After the initiative was launched last year, it met with swift opposition.

The banks were unhappy that the loans were repaid early, depriving them of interest payments. White farm groups in Wisconsin, North Dakota, Oregon and Illinois have sued the Department of Agriculture, arguing that offering debt relief based on skin color is discriminatory, suggesting that a successful black farmer might see his debts wiped out while a struggling white farm might go out of business. America First Legal, a group led by former Trump administration official Stephen Miller, filed a lawsuit arguing a similar argument in U.S. District Court for the Northern District of Texas.
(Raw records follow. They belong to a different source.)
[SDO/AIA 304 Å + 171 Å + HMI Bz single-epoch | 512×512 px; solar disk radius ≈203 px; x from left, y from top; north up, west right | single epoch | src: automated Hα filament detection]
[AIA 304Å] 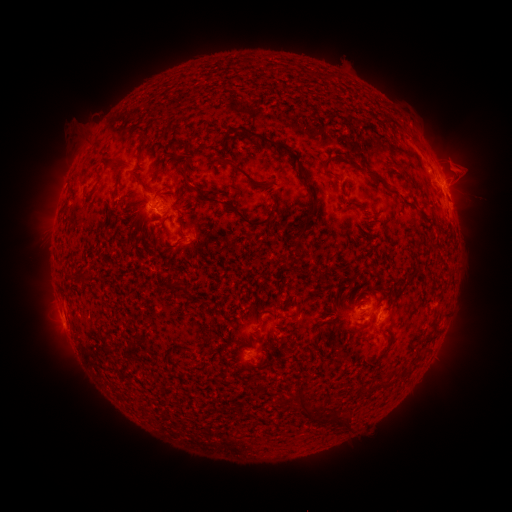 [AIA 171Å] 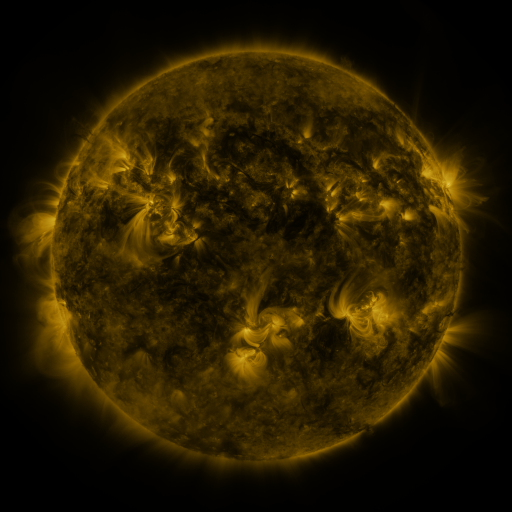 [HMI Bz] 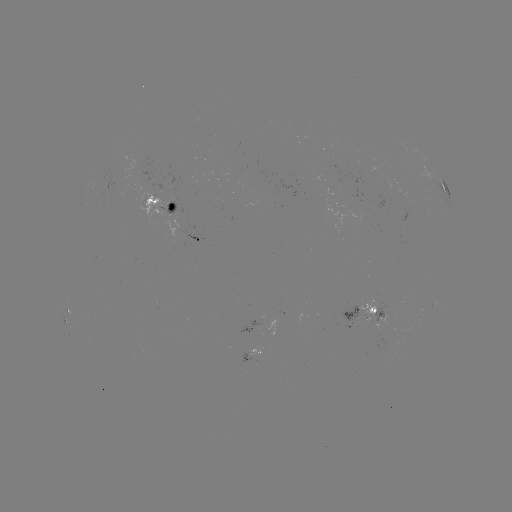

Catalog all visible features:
filament: (347, 115, 356, 125)
filament: (388, 116, 397, 125)
filament: (362, 118, 373, 130)
filament: (245, 130, 319, 206)
filament: (407, 133, 418, 144)
filament: (350, 135, 374, 156)
filament: (170, 140, 187, 149)
filament: (139, 142, 147, 163)
filament: (109, 160, 122, 171)
filament: (228, 161, 265, 192)
filament: (320, 161, 336, 178)
filament: (178, 162, 191, 188)
filament: (362, 166, 386, 187)
filament: (130, 170, 145, 185)
filament: (395, 178, 407, 188)
filament: (82, 184, 98, 200)
filament: (194, 185, 276, 227)
filament: (294, 209, 316, 244)
filament: (169, 282, 179, 290)
filament: (179, 282, 190, 297)
filament: (376, 351, 386, 360)
filament: (378, 380, 389, 389)
filament: (296, 393, 309, 415)
filament: (341, 412, 353, 431)
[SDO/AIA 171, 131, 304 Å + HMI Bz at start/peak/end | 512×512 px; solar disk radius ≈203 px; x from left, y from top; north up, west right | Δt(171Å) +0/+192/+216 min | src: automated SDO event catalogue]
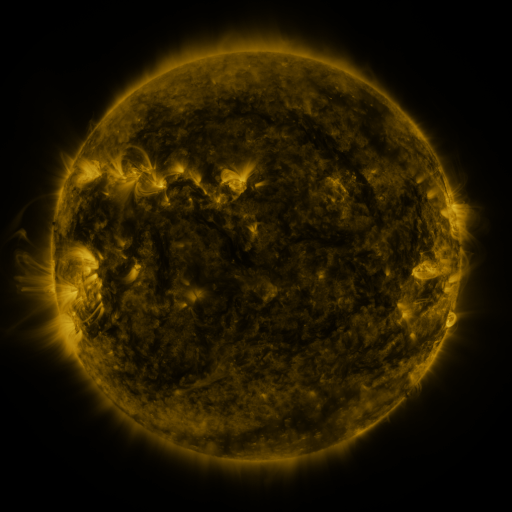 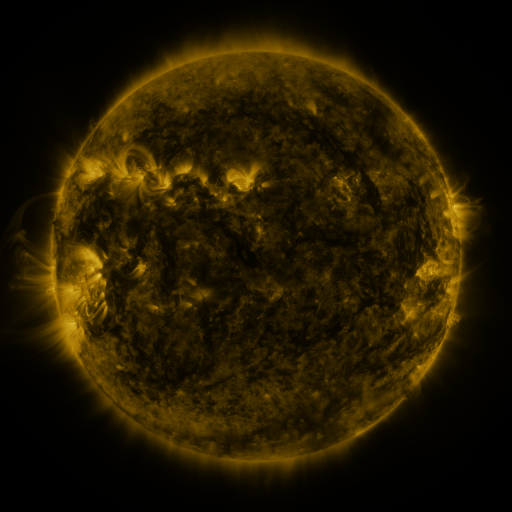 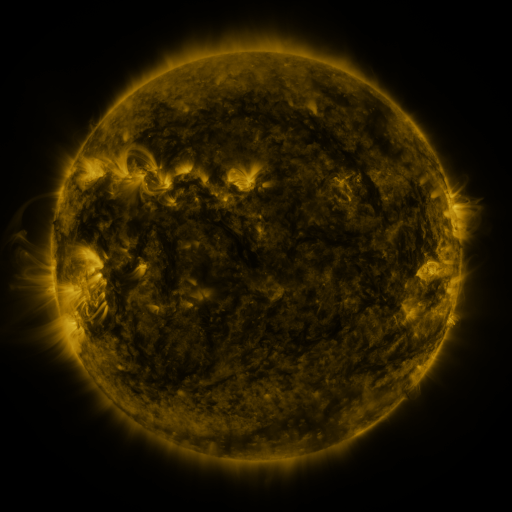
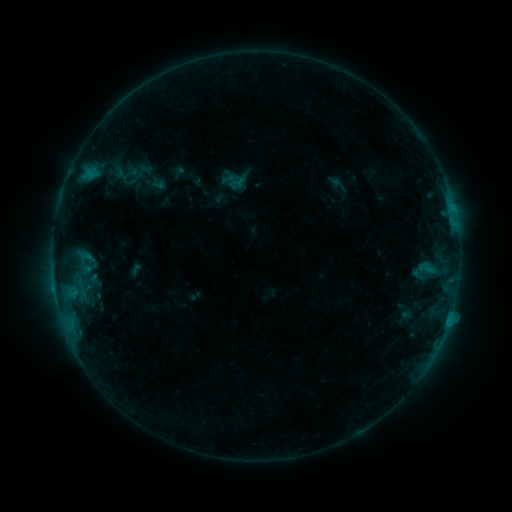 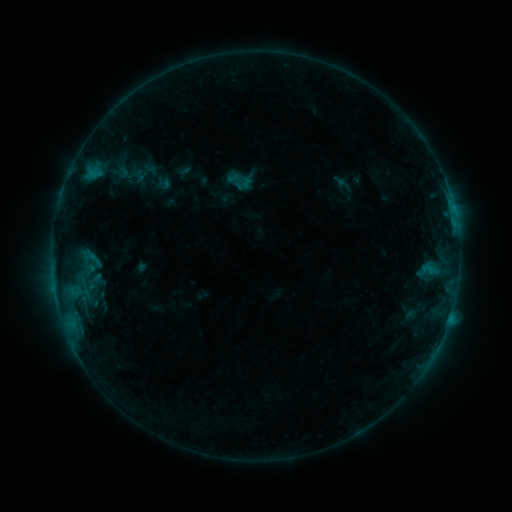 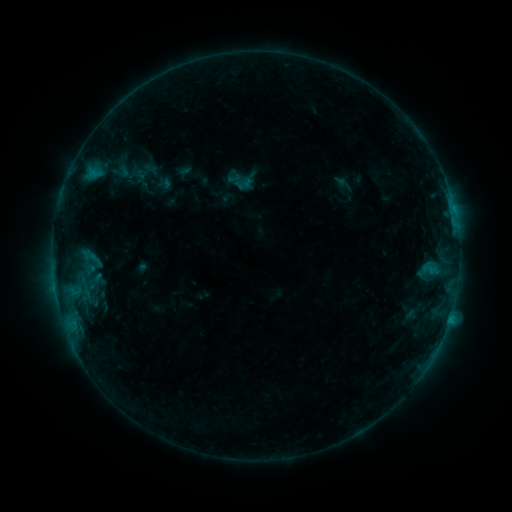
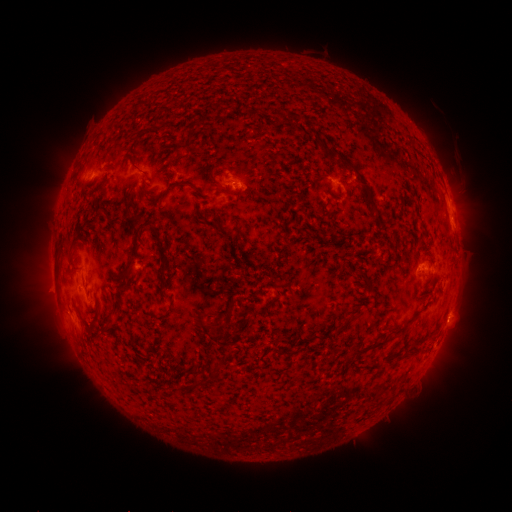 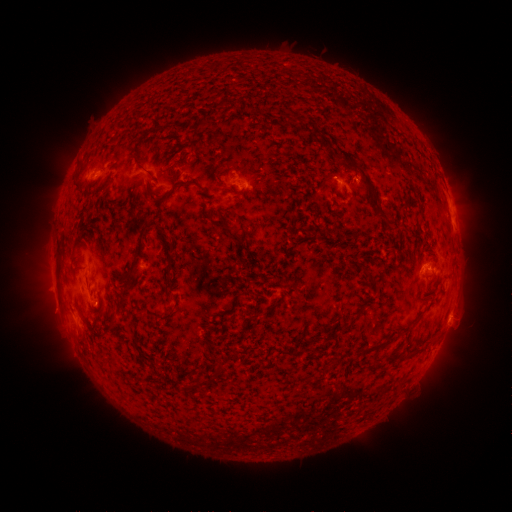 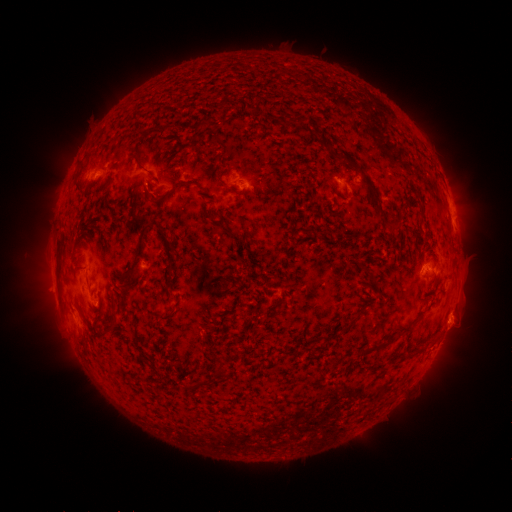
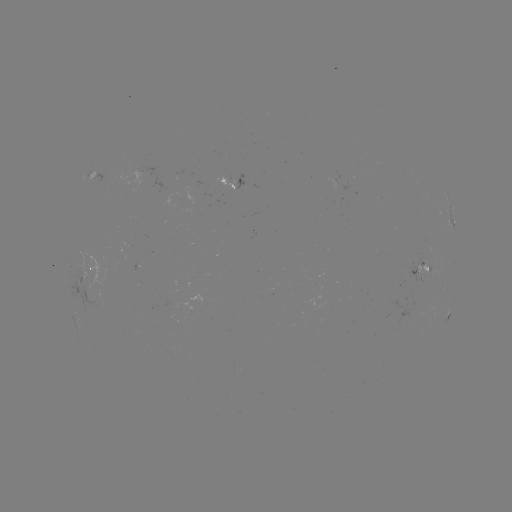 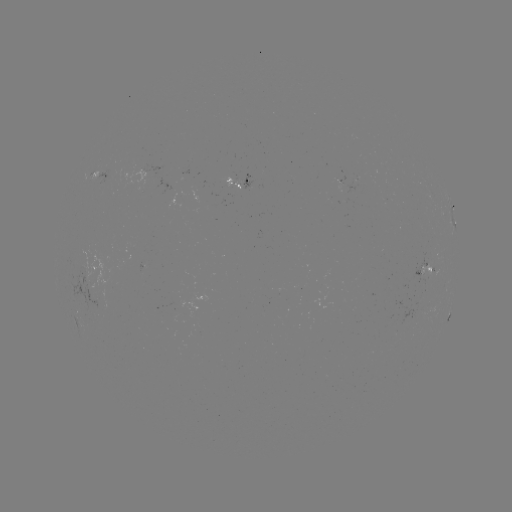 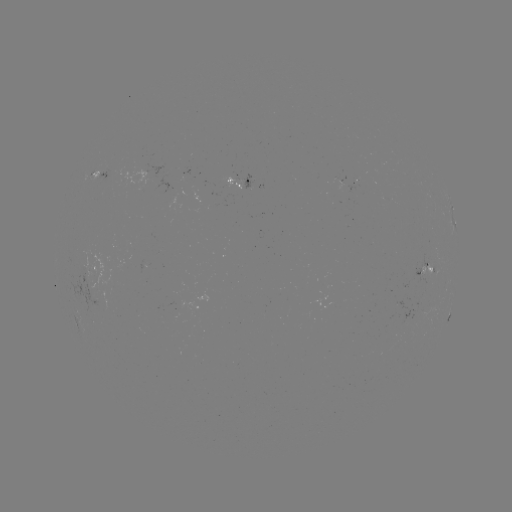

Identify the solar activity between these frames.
emerging-flux region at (86, 278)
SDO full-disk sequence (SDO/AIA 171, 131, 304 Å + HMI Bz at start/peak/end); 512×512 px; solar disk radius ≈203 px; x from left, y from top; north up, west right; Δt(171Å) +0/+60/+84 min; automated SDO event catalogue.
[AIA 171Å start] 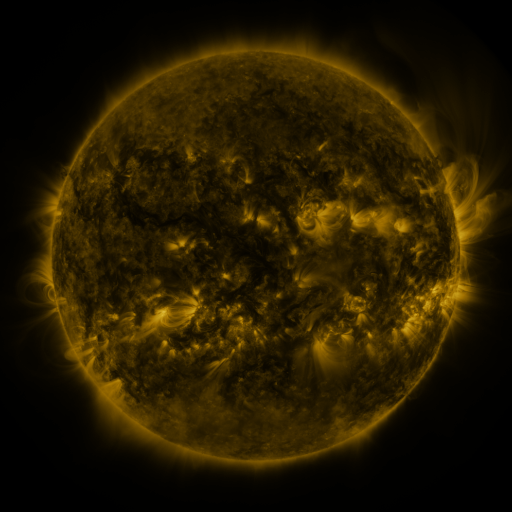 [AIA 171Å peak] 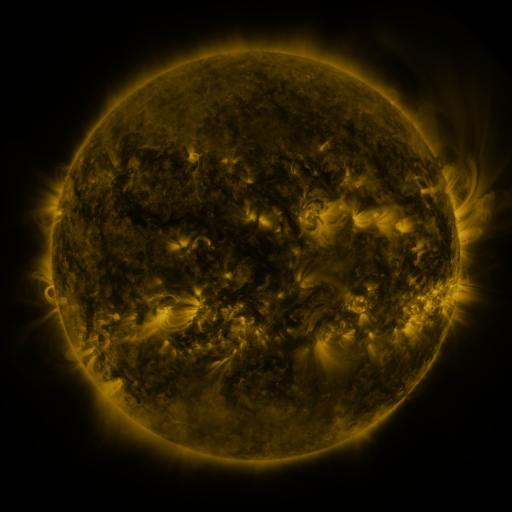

Last June, before the money started flowing, a federal judge in Florida blocked the program on the grounds that it applied “strictly on racial grounds,” regardless of any other factors.

The delays angered black farmers whom the Biden administration and congressional Democrats were trying to help. They argue that the law was poorly drafted and that the White House is not defending it forcefully enough in court for fear that a legal defeat will undermine other race-based policies.

Those concerns became even more pronounced late last year when the government sent thousands of letters to minority farmers who were behind in repaying their loans, warning them they risked foreclosure. The letters were automatically sent to all borrowers in default on their loans, including around a third of the 15,000 socially disadvantaged farmers who applied for debt relief, according to the Agriculture Ministry.

Leonard Jackson, a cattle rancher in Muskogee, Okla., received such a letter despite being told by the USDA that he did not need to repay his loan because his $235,000 debt would be paid off by the government. . The letter was shocking to Mr Jackson, whose father, a wheat and soybean farmer, had seen his farming equipment seized by the government years earlier. The prospect of losing his 33 cows, house and trailer was unfathomable.